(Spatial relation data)
......
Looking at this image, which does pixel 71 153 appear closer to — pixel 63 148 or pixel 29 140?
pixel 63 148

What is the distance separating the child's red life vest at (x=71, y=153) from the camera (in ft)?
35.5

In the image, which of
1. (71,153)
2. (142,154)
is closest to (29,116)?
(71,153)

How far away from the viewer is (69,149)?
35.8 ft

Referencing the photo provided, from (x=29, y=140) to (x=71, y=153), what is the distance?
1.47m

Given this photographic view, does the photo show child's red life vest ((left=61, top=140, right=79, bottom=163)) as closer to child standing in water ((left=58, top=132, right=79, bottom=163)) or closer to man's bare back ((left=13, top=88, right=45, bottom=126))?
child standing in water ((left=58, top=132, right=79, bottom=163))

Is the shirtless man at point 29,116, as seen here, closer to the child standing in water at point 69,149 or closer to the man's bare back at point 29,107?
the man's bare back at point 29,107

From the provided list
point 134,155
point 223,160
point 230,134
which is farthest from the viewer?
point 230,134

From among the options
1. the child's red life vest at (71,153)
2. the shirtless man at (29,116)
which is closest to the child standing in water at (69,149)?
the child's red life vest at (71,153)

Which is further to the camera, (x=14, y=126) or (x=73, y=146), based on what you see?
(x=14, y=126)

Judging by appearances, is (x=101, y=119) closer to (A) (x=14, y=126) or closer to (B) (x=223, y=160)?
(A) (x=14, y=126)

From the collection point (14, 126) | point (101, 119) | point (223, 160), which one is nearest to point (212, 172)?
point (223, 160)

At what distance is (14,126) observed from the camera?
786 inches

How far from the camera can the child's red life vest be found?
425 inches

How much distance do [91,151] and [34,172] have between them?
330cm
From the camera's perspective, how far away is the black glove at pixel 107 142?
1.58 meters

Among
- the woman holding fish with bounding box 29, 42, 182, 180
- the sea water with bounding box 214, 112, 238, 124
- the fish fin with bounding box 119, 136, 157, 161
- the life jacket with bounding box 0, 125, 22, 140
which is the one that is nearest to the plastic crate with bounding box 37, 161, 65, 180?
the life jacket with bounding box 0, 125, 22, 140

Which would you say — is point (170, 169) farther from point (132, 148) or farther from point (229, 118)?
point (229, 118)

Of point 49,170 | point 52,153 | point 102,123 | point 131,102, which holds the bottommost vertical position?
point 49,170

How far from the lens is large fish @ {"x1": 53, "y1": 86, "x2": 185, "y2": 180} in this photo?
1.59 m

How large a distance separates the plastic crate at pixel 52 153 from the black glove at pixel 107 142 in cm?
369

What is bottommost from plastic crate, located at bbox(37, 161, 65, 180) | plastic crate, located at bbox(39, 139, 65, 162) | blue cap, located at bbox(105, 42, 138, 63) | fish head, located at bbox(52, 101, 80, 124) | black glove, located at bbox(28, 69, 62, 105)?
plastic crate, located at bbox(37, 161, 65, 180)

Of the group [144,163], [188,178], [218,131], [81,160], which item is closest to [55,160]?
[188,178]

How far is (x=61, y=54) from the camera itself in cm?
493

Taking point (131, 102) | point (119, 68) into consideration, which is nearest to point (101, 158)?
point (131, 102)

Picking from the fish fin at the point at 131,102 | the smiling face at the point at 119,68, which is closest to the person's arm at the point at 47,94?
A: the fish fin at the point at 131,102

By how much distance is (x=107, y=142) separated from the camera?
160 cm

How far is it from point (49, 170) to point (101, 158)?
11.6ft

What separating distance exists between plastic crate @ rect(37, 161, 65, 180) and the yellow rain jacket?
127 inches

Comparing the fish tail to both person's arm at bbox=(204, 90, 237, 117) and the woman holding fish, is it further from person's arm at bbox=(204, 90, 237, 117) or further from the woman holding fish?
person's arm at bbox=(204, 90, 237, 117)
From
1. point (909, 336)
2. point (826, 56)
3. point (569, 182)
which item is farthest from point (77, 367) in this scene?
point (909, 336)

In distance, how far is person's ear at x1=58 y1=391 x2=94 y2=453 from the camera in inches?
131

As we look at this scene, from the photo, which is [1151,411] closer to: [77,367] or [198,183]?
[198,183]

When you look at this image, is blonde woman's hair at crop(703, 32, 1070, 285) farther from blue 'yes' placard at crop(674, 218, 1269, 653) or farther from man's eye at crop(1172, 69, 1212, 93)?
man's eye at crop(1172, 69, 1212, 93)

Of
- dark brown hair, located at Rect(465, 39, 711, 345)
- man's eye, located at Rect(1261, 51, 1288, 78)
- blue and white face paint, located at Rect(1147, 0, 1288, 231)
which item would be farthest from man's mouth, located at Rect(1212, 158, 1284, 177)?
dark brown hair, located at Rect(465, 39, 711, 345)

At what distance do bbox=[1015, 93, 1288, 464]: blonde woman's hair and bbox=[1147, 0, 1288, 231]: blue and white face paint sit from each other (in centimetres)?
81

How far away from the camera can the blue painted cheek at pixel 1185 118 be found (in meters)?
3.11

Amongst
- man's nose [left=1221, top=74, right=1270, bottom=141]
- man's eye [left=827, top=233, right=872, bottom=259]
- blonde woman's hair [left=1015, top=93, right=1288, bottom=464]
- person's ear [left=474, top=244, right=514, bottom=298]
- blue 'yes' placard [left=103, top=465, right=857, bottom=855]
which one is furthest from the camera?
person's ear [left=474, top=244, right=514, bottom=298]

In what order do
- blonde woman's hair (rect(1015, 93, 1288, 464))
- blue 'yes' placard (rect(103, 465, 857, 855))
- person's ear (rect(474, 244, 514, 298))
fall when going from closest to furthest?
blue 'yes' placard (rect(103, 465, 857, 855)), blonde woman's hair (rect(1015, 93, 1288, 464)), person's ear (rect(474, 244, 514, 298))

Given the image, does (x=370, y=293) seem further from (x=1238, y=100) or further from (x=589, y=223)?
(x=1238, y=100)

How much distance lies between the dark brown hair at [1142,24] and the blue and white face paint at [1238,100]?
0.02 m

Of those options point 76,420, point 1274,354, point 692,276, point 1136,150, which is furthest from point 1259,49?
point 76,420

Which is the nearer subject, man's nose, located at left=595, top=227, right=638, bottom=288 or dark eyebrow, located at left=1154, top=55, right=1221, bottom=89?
......
= WRITTEN EXERCISE =
Copy the lines exactly, starting at the line that contains "What is the distance separating" and ending with the line that contains "1.58 meters".

= RESULT OF THE TASK =
What is the distance separating the child's red life vest at (x=71, y=153) from the camera (in ft)?
35.5

In the image, which of
1. (71,153)
2. (142,154)
is closest to (29,116)?
(71,153)

How far away from the viewer is (69,149)?
35.8 ft

Referencing the photo provided, from (x=29, y=140) to (x=71, y=153), what is the distance?
1.47m

Given this photographic view, does the photo show child's red life vest ((left=61, top=140, right=79, bottom=163)) as closer to child standing in water ((left=58, top=132, right=79, bottom=163)) or closer to man's bare back ((left=13, top=88, right=45, bottom=126))?
child standing in water ((left=58, top=132, right=79, bottom=163))

Is the shirtless man at point 29,116, as seen here, closer to the child standing in water at point 69,149 or closer to the man's bare back at point 29,107?
the man's bare back at point 29,107

From the provided list
point 134,155
point 223,160
point 230,134
which is farthest from the viewer?
point 230,134

From among the options
1. the child's red life vest at (71,153)
2. the shirtless man at (29,116)
which is closest to the child standing in water at (69,149)?
the child's red life vest at (71,153)

Which is further to the camera, (x=14, y=126) or (x=73, y=146), based on what you see?
(x=14, y=126)

Judging by appearances, is (x=101, y=119) closer to (A) (x=14, y=126) or closer to (B) (x=223, y=160)?
(A) (x=14, y=126)

From the collection point (14, 126) | point (101, 119) | point (223, 160), which one is nearest to point (212, 172)?
point (223, 160)

At what distance is (14,126) observed from the camera?
786 inches

How far from the camera can the child's red life vest be found?
425 inches

How much distance do [91,151] and [34,172] have between them?
330cm
From the camera's perspective, how far away is the black glove at pixel 107 142?
1.58 meters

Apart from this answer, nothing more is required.